→ Activity 1
List every record label named in the Banda Los Recoditos profile below.
→ Activity 2
According to the Banda Los Recoditos profile below, who were the band's first vocalists?
→ Activity 3
Write a continuation of the Banda Los Recoditos profile below, picking up after its final sentence.

=== Supplied text ===

- Origin: Mexico
- Genres: Banda
- Years active: 1989–present
- Labels: Discos Musart (1990-1998) Sony Music (2001) Fonovisa(2004-2007, 2014-) Disa (2010–2013)
- Members: Jesus Quiroz; Santos De Jesús ‘Jeypi’ Pérez Roque; Poché Urías; Efraín Osuna; Orlando Castillo; Marco "Zapata" Figueroa; Daniel Velazco; Jair Avilés; Freddy Alvarado; Kevin Talledos López; Oracio Nieves; Brayan Ramirez; Brahiton González; José Moisés Payan Herrera; Francisco Velarde; Brayam Alvarado Orozco;
- Past members: Alfonso Lizárraga Pancho Barraza Chayo De La Lola Luis Fernando Muñoz(+) Carlos Sarabia Roberto Pérez Lizárraga (Roberto Jr.) Luis Ángel “el flaco” Franco Esteban Moreno Carrillo Eduardo Loaiza Cruz Lizárraga Osuna
- Website: www.bandalosrecoditos.com.mx

= Banda Los Recoditos =

Mexican Banda formed in Mazatlán, Sinaloa

Banda Los Recoditos is a Mexican banda formed in Mazatlán, Sinaloa. It was founded in 1989 by friends and family members of Banda El Recodo by Cruz Lizárraga. Alfonso Lizárraga and Pancho Barraza, the first vocalists, were two of the more than dozen bandmembers comprising the original incarnation of the band. After releasing several albums, in 2010 the band released their album ¡Ando Bien Pedo!, featuring the single of the same title, which became a number-one hit in the Billboard Hot Latin Songs chart.

=== Excerpted data ===

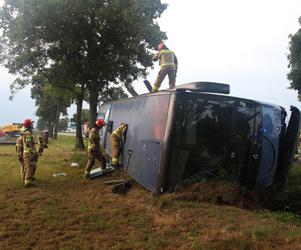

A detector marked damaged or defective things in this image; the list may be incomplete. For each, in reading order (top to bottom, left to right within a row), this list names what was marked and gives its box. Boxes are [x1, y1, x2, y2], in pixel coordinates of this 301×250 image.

damaged vehicle body [98, 82, 298, 193]
overturned bus [99, 82, 300, 193]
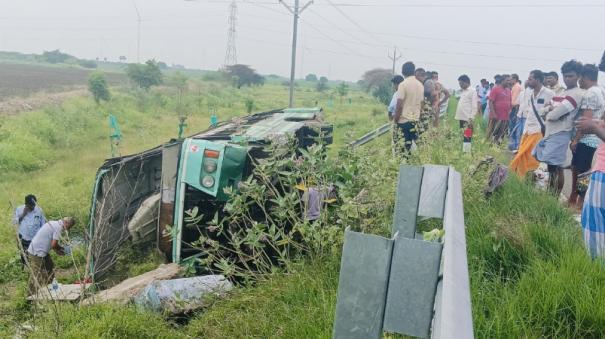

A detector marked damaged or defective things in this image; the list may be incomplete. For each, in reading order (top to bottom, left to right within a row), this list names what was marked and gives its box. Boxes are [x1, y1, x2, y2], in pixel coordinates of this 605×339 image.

overturned bus [84, 107, 330, 280]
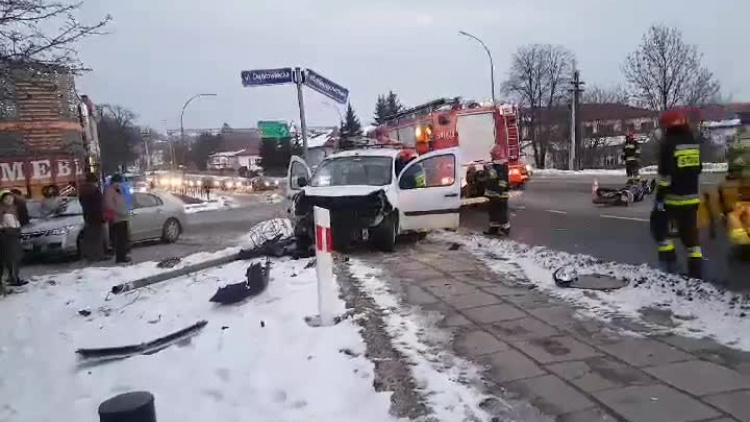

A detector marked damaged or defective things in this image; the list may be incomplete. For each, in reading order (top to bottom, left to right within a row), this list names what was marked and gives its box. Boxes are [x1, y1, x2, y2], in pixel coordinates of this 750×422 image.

crashed white van [288, 147, 462, 251]
damaged car [290, 147, 462, 251]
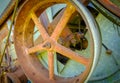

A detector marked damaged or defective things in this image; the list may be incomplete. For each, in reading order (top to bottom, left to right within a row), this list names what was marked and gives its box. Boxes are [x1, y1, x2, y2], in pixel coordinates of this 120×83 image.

orange rust streak [30, 11, 49, 40]
rusty metal wheel [13, 0, 101, 82]
corroded steel [13, 0, 101, 82]
orange rust streak [50, 4, 75, 40]
orange rust streak [54, 43, 88, 66]
corroded steel [98, 0, 120, 17]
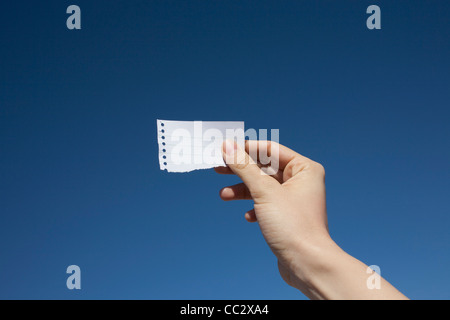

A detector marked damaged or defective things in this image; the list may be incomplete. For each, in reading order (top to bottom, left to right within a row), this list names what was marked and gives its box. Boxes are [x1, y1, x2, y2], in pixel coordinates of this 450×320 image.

torn notebook paper [156, 119, 244, 172]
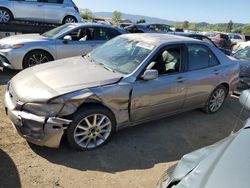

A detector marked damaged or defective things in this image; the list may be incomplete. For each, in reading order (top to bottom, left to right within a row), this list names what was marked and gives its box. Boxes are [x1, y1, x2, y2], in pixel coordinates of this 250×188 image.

crumpled hood [9, 56, 123, 103]
damaged silver sedan [4, 33, 240, 150]
damaged silver sedan [156, 90, 250, 188]
crumpled hood [166, 119, 250, 188]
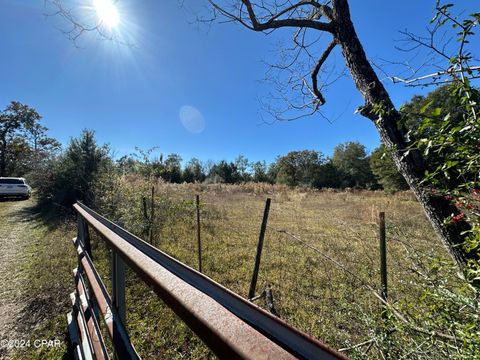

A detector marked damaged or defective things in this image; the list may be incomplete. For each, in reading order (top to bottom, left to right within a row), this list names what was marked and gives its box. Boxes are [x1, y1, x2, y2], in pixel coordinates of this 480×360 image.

rusty metal rail [67, 202, 348, 360]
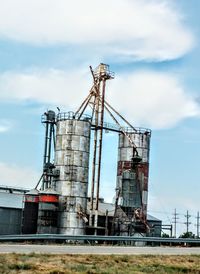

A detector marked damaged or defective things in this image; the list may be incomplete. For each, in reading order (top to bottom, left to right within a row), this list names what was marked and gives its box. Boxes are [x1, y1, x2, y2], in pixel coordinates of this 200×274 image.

rusty silo [54, 111, 90, 235]
rusty silo [116, 128, 151, 233]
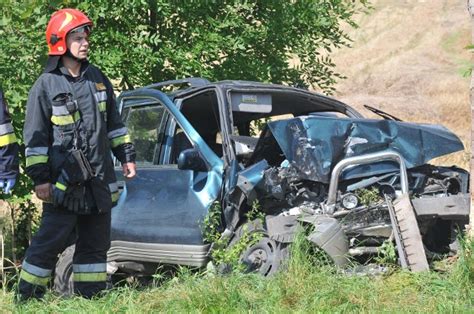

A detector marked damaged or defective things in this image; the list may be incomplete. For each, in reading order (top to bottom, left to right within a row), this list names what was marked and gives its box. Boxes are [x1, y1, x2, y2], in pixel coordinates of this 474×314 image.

severely damaged car [54, 78, 470, 292]
crumpled hood [266, 116, 462, 183]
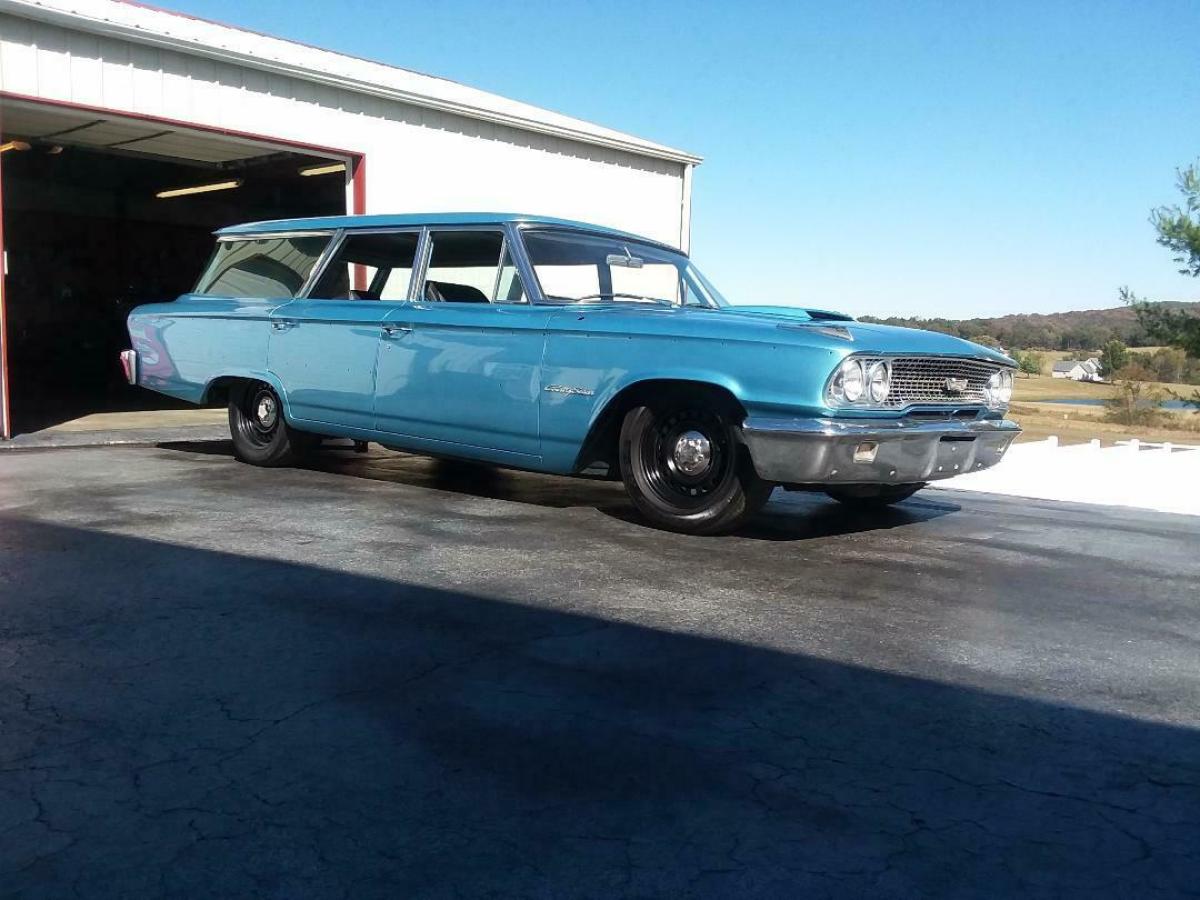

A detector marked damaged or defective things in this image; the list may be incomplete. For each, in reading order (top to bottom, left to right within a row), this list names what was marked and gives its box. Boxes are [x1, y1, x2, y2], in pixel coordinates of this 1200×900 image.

cracked pavement [0, 446, 1195, 900]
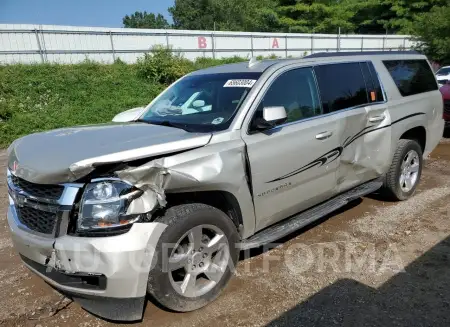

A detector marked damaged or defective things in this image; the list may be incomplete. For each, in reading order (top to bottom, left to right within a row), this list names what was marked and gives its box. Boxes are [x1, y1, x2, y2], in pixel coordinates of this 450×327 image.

crumpled hood [7, 123, 211, 184]
exposed wheel well [400, 127, 426, 154]
broken headlight [78, 182, 142, 233]
exposed wheel well [158, 191, 243, 229]
damaged suv [6, 51, 442, 320]
damaged front bumper [6, 204, 168, 322]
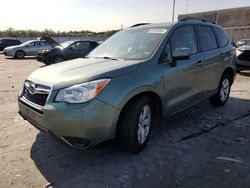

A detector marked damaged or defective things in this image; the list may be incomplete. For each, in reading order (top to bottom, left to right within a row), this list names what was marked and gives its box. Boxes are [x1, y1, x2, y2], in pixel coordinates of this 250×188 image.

crack in pavement [178, 111, 250, 141]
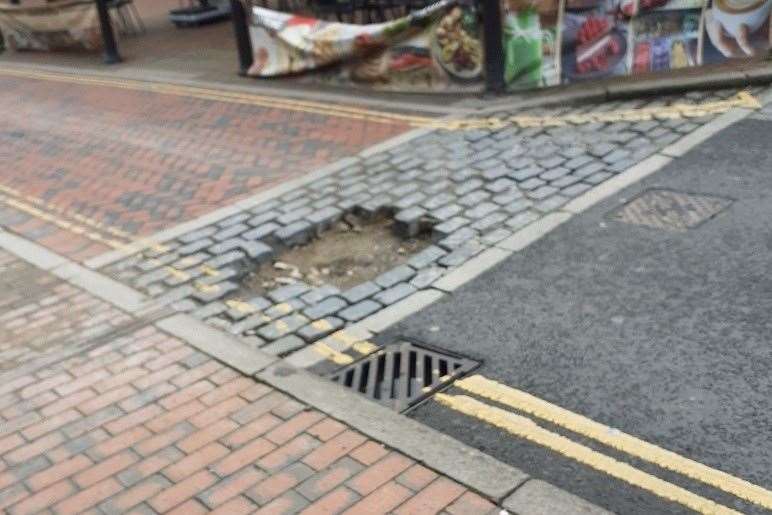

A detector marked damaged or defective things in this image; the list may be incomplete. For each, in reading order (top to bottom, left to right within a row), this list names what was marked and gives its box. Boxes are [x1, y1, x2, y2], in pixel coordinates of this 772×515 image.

pothole [235, 212, 432, 296]
loose gravel in pothole [238, 214, 432, 296]
large pothole in pavement [237, 213, 434, 294]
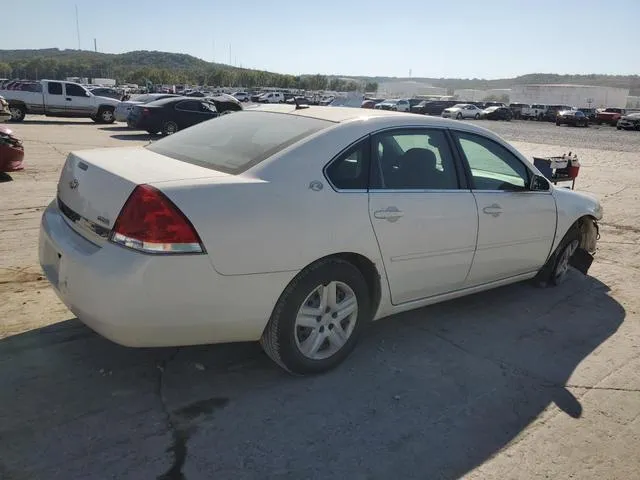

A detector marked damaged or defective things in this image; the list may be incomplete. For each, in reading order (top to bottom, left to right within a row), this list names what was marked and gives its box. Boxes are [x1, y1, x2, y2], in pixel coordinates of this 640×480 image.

cracked pavement [1, 118, 640, 478]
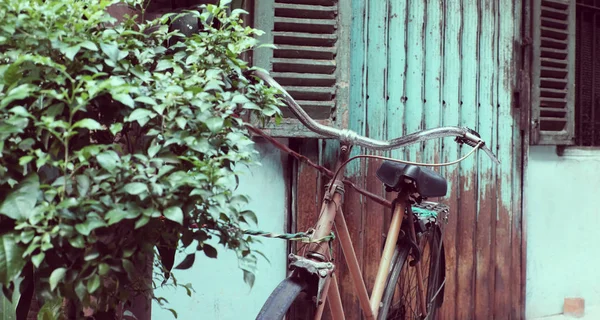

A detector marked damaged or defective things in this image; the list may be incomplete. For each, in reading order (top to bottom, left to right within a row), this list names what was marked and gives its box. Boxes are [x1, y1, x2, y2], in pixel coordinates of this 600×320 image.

rusty bicycle frame [290, 145, 426, 320]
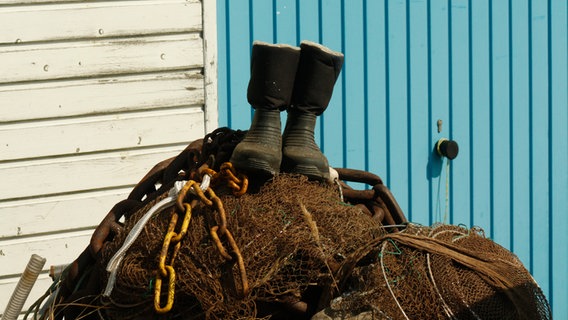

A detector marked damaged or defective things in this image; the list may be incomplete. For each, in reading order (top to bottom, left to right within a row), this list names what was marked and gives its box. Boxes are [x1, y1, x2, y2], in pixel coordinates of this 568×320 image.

orange rusty chain [153, 162, 248, 312]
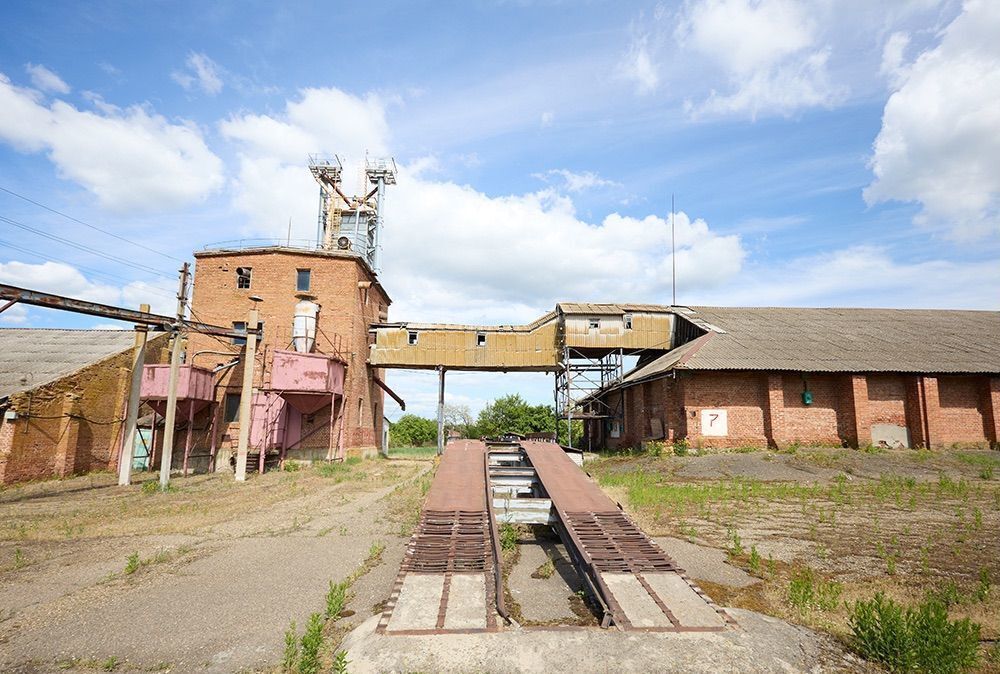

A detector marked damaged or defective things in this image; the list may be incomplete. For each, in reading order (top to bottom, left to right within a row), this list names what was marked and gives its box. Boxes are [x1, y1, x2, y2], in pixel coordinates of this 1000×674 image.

broken window [234, 266, 250, 288]
broken window [294, 266, 310, 290]
broken window [225, 388, 242, 420]
rusted conveyor belt [376, 438, 500, 632]
rusted conveyor belt [524, 440, 736, 632]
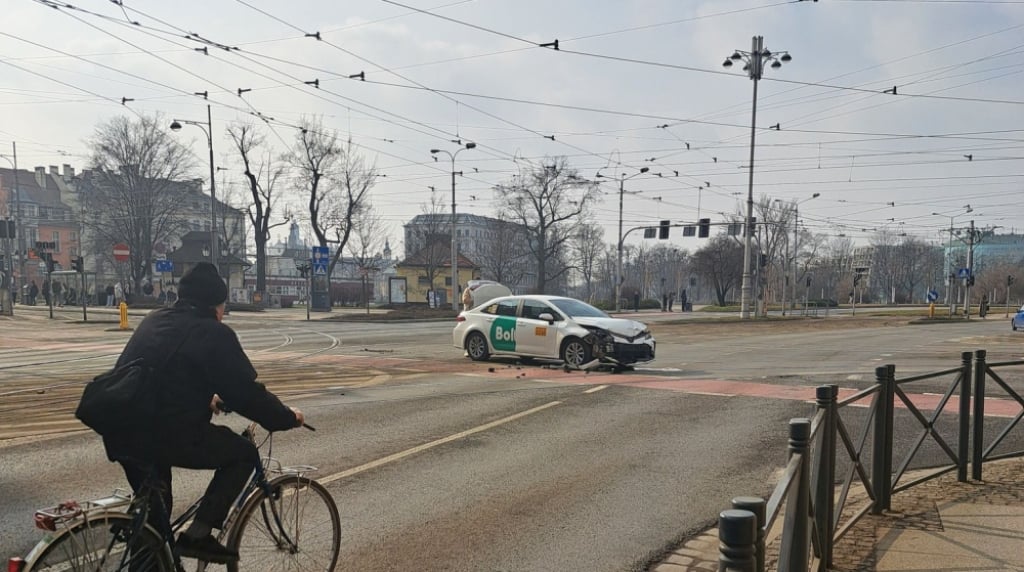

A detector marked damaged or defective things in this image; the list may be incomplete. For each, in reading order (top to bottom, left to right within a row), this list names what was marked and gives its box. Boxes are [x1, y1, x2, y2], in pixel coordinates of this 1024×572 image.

crashed white car [454, 294, 656, 366]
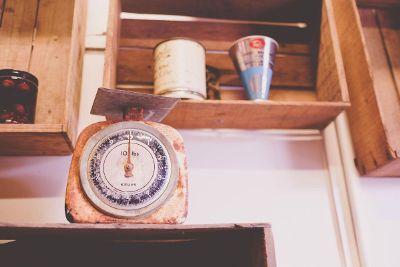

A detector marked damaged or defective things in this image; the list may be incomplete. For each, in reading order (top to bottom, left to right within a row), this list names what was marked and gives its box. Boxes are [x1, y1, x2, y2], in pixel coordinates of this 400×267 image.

rusty metal scale body [65, 89, 189, 225]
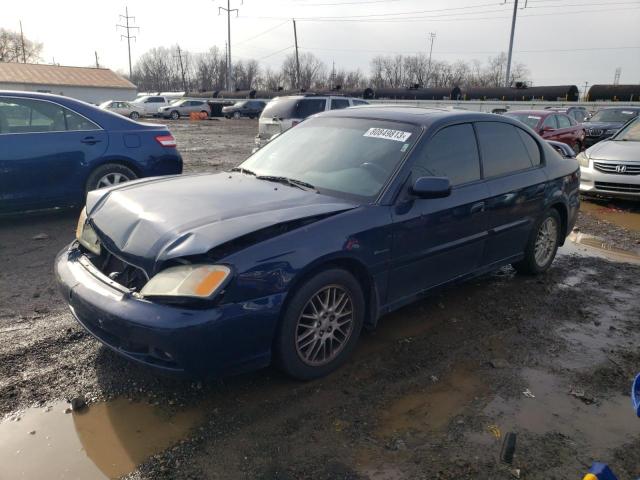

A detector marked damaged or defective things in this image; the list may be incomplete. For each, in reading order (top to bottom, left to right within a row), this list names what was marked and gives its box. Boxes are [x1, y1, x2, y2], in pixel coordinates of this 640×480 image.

cracked hood [84, 172, 356, 274]
damaged blue sedan [55, 107, 580, 380]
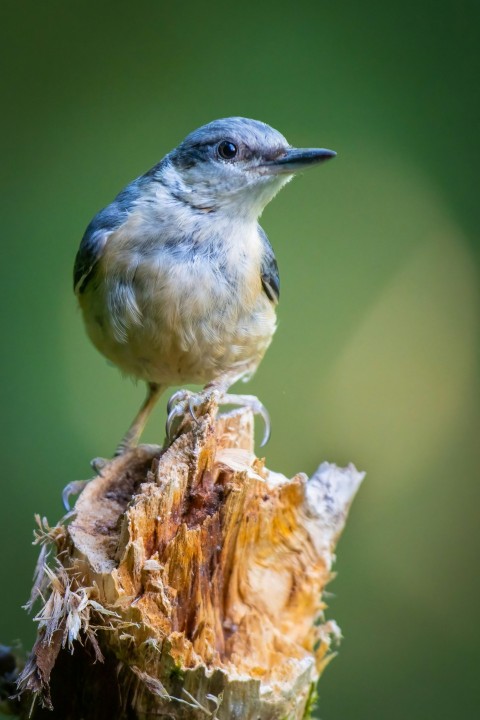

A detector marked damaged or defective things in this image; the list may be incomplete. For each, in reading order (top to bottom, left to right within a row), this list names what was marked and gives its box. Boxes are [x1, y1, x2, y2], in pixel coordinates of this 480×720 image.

splintered wood [17, 400, 364, 720]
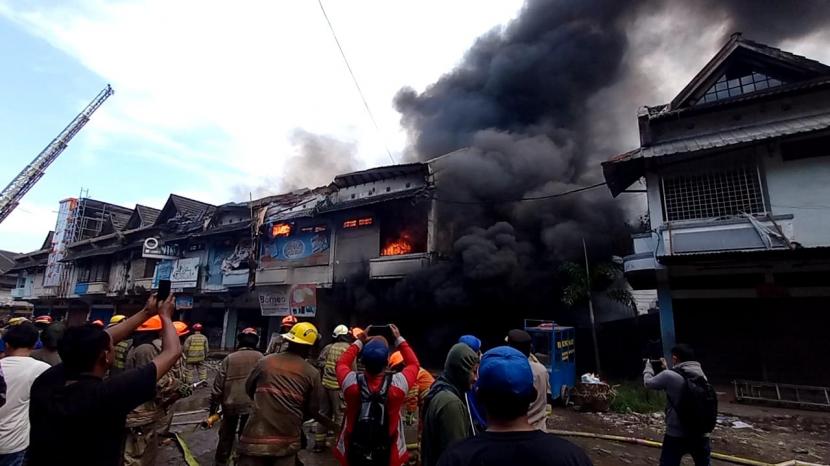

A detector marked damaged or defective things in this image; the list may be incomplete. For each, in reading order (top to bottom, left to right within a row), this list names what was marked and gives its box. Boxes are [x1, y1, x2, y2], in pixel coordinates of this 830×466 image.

broken window [696, 71, 788, 105]
damaged shophouse [9, 162, 436, 348]
broken window [664, 162, 768, 222]
damaged shophouse [604, 35, 830, 386]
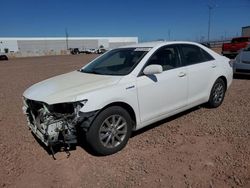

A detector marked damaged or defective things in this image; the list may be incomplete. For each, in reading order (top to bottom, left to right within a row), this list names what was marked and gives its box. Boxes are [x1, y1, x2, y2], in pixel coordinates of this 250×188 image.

crushed front end [22, 98, 95, 148]
crumpled hood [23, 70, 121, 104]
damaged white car [22, 41, 233, 156]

===

→ Exercise result 1
Discos Musart, Sony Music, Fonovisa, Disa

→ Exercise result 2
Alfonso Lizárraga and Pancho Barraza.

→ Exercise result 3
==Style==
The music of Los Recoditos is like most Sinaloan bandas, featuring vocalists harmonizing to a third and high horn hits in the background. The band often uses the I-vi-IV-V chord progression (known by the 50s Progression). The meter is usually a 3-4 or a 4-4, but 6-8 or a hemiola between 3-4 and 6-8 is not uncommon.

==Discography==
- A Bailar de Caballito (1990) (First Album with Linda Records)
- Lola la Bailera (1990)
- Las Rejas No Matan (1991)
- Tu Abandono (1992)
- Un Sólo Cielo (1993)
- Adiós Amor (1994)
- Volumen 4 (1995)
- Canto Para Ti (1995)
- Siempre Te Voy a Recordar (1996)
- El Nylon (1997)
- Oye Amigo (1996)
- Banda Sinaloense Los Recoditos (1997)
- Y Todavia Hay Amor (1998) (Last album on Musart)
- Como La Primera Vez (2001) (Only album on Sony Music)
- Puras Romanticas (2004)
- Si No Existieras (2004) (First album on Fonovisa)
- En Acción (2005)
- Dos Enamorados (2005)
- Vengo a Decirte (2007) (Last album on Fonovisa)
- Y Seguimos Enamorados (2009)
- ¡Ando Bien Pedo! (2010)
- A Toda Madre (2011)
- Para Ti Solita (2012)
- El Free (2013)
- Sueño XXX (2014)
- Mas Sueños XXX (2015)
- Me Está Gustando (2016)
- Los Gustos Que Me Doy (2017)
- Perfecta (2019)
- 30 Aniversario (2020)
- Vivir La Vida (2021)
- Me Siento a Todo Dar (2022)
- ¿En Qué Les Molesta? (2023)
- Y ¿Qué Tiene? (2024)
- Se Pronostican Borracheras (2025)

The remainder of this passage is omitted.